But just at that instant it was burst violently open, and the woman Bertha, with streaming hair and dripping garments, her wild, black eyes dilating with terror, stood panting before them.
"Oh, Bertha, where has thee been?" cried Uncle Reuben, in distress and alarm.
"Hush! he is there!" said the maniac, in a terrified whisper. "They killed him and left him in the forest; but I found him! Come, come, come!"
She caught Reuben by the hand, and attempted to draw him with her from the house.
"Who is killed? I don't know what thee means, Bertha," he said, perplexed.
"Come, I tell you—he is there!" she cried, with an impatient stamp of her foot, "out among the trees where they left him. Come!"
And, with the grasp of steel, she caught the surprised Reuben by the arm, and forcibly drew him with her from the house.
Left alone, Christie, somewhat amazed at first, soon forgot the circumstance, and gazing into the expiring coals, listened to the wild ravings of the storm, as it raged through the forest, with that lulling sense of security one falls into when comfortably housed. There were strange pictures in the red, dying embers, to her that night—faces lost to her forever peering out in fitful flame—now Willard's, now the dark, threatening one of handsome Sibyl Campbell, now the brisk, sharp, cheery countenance of Mrs. Tom, all fading, one after another, to give place once more to Willard's, best loved of all.

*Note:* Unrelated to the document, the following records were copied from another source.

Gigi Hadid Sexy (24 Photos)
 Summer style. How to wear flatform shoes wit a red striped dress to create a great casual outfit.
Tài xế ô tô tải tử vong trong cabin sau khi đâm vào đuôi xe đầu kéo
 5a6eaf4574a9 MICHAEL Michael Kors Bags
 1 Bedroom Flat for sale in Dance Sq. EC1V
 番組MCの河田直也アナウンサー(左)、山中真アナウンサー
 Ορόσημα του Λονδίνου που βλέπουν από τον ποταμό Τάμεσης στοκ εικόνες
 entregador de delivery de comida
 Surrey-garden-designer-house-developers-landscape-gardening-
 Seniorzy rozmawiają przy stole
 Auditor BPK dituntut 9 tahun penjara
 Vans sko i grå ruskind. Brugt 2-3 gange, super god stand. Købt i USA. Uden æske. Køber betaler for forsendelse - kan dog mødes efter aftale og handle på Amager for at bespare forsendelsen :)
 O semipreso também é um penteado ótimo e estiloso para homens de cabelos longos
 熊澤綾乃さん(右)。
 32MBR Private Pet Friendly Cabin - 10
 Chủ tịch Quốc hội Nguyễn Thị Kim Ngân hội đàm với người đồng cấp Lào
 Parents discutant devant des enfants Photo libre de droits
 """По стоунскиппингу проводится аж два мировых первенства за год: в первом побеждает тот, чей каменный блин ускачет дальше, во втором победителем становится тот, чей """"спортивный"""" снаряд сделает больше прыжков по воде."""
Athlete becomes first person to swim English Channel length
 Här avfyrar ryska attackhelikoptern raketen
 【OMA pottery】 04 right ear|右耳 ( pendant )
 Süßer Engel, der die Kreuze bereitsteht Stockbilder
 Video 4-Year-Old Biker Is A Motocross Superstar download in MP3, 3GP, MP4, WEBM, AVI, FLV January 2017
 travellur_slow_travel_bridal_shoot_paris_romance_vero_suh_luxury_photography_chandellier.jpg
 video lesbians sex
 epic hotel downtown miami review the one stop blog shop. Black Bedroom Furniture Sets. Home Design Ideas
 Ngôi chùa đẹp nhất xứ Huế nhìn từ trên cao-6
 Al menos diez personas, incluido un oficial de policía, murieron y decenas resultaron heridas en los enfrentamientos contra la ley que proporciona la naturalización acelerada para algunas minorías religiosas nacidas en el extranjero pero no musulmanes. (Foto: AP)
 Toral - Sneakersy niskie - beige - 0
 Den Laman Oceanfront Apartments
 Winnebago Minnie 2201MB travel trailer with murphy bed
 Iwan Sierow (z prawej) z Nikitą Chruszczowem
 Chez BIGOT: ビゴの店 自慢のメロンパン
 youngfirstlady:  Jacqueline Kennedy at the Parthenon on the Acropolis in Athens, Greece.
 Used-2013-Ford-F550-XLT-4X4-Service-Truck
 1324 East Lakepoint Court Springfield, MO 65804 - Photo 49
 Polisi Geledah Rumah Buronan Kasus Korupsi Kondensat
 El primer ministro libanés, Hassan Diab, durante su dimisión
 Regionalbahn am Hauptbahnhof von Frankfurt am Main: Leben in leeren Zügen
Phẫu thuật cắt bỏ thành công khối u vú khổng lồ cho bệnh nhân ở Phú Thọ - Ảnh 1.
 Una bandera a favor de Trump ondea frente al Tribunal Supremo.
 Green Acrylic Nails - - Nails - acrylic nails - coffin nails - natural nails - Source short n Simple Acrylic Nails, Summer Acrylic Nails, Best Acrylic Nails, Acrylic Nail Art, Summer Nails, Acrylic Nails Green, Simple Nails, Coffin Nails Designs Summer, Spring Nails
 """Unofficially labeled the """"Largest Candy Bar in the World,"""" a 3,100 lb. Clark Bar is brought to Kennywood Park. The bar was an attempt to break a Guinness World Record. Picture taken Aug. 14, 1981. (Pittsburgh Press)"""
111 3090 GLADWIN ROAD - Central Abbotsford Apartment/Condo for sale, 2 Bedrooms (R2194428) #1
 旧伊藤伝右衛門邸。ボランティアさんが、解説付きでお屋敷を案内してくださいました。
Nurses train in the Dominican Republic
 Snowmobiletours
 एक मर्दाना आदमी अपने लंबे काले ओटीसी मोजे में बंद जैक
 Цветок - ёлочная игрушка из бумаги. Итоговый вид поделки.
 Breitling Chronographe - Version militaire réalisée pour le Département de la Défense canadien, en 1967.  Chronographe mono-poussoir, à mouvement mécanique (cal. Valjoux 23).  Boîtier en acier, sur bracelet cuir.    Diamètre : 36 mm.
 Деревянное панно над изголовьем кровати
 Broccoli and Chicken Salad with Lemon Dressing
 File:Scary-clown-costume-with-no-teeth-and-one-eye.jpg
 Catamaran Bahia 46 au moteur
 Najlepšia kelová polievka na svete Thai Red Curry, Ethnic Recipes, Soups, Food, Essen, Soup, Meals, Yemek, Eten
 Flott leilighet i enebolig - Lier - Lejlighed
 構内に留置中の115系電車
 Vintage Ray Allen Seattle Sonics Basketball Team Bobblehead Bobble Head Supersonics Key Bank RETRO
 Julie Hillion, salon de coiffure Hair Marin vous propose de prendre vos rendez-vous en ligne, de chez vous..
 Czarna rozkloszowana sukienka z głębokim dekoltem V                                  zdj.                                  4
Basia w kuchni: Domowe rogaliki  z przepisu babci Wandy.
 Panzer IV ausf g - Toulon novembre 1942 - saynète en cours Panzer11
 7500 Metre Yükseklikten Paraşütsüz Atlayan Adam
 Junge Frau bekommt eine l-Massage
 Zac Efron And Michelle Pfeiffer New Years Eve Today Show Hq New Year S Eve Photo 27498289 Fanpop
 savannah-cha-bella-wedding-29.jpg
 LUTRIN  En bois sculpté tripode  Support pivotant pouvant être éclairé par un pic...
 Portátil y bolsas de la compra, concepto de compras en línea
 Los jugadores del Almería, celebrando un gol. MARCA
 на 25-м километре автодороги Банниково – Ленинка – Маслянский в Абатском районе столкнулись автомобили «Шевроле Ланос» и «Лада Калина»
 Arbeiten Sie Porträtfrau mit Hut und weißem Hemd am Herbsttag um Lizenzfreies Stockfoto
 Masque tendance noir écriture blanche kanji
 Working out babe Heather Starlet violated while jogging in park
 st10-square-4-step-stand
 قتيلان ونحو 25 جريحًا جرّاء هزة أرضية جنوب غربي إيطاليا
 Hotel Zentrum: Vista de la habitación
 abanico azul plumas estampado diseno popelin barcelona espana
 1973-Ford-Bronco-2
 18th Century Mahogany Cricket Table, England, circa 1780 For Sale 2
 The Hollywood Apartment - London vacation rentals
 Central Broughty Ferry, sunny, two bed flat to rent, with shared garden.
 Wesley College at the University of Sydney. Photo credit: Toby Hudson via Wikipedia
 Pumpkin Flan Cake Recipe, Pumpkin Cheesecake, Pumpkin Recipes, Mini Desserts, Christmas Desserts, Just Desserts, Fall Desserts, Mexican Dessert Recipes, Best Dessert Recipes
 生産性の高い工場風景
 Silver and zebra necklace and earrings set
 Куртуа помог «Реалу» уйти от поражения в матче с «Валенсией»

The night was wearing on apace—the last glowing ember had faded away in darkness; and, rousing herself from her dreamy reverie, as an unusually violent gust of wind shook the doors and windows, Christie raised her head, wondering uneasily what could have detained Uncle Reuben.
Just as she was beginning to get seriously anxious, the door was impetuously thrown open, and Bertha entered, followed by Uncle Reuben, bearing in his herculean arms the seemingly lifeless form of a man. Christie sprang up, and stood gazing from one to another, in terror.